**EXTRAIT**.
= = =
Bref, les larmes sont une manifestation émotionnelle très polysémique. Seul le contexte permet d’approcher le sens qu’elles peuvent avoir pour le pleureur, dans le système au sein duquel elles émergent.
Pleurer ou ne pas pleurer en coaching, telle est la question…
Il semble donc évident qu’il peut arriver que le coaching conduise nos clients dans des zones sensibles qui provoquent des larmes ; mais il n’y a rien là de systématique.
En effet, si certains clients peuvent avoir un rapport fluide aux larmes et s’autoriser fréquemment cette manifestation, ce n’est pas le cas de tous les coachés, loin s’en faut. Cela dépend de leur personnalité, de leur rapport à leurs émotions, de leur caractère plus ou moins réservé ou expansif. En effet, pour certains, femmes ou hommes, les larmes relèvent de l’intime et il est difficile, voire inconcevable, de pleurer devant un tiers, en raison de la croyance encore courante selon laquelle les larmes seraient un aveu de faiblesse, et en tant que telles, risquées, notamment dans l’univers professionnel qui valorise la maîtrise de soi et la solidité apparente.
= = =
**DEMANDE ÉCRITE 1**. Traduisez en anglais cette phrase de l'extrait : « Il semble donc évident qu’il peut arriver que le coaching conduise nos clients dans des zones sensibles qui provoquent des larmes ; mais il n’y a rien là de systématique. »
**DEMANDE ÉCRITE 2**.
Répondez d'après l'extrait :
(a) Qu'est-ce qui, seul, permet d'approcher le sens que les larmes peuvent avoir pour le pleureur ?
(b) De quels facteurs dépend le rapport des coachés aux larmes ?
(c) Qu'est-ce que l'univers professionnel valorise ?
Les enregistrements n'ont aucun rapport avec l'extrait.

**ENREGISTREMENTS FOURNIS**.
= = =
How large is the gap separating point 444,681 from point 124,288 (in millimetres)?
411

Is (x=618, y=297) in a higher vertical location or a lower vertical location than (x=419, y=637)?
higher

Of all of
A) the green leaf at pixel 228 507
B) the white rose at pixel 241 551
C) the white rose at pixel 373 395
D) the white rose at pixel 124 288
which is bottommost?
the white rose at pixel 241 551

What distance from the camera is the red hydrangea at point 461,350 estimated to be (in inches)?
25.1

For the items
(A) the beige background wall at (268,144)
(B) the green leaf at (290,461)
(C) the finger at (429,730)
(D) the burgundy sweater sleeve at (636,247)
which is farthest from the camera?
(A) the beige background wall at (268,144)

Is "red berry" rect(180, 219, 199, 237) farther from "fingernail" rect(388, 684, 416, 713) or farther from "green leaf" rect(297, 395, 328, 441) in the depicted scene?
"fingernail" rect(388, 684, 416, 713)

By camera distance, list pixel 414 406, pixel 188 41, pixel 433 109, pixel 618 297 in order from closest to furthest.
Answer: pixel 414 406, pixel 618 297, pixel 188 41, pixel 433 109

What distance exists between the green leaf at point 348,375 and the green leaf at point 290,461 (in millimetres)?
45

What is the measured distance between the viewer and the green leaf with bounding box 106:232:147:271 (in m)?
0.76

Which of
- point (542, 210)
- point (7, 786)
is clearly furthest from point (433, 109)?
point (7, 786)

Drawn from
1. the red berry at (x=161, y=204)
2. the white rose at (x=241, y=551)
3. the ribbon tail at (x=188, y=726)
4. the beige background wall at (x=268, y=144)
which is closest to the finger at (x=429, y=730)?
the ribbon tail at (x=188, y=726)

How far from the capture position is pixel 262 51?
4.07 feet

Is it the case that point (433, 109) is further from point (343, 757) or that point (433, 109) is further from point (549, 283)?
= = =
**RÉPONSE 1**. It therefore seems obvious that coaching may sometimes lead our clients into sensitive areas that bring on tears; but there is nothing systematic about it.

**RÉPONSE 2**.
(a) Le contexte.
(b) De leur personnalité, de leur rapport à leurs émotions et de leur caractère plus ou moins réservé ou expansif.
(c) La maîtrise de soi et la solidité apparente.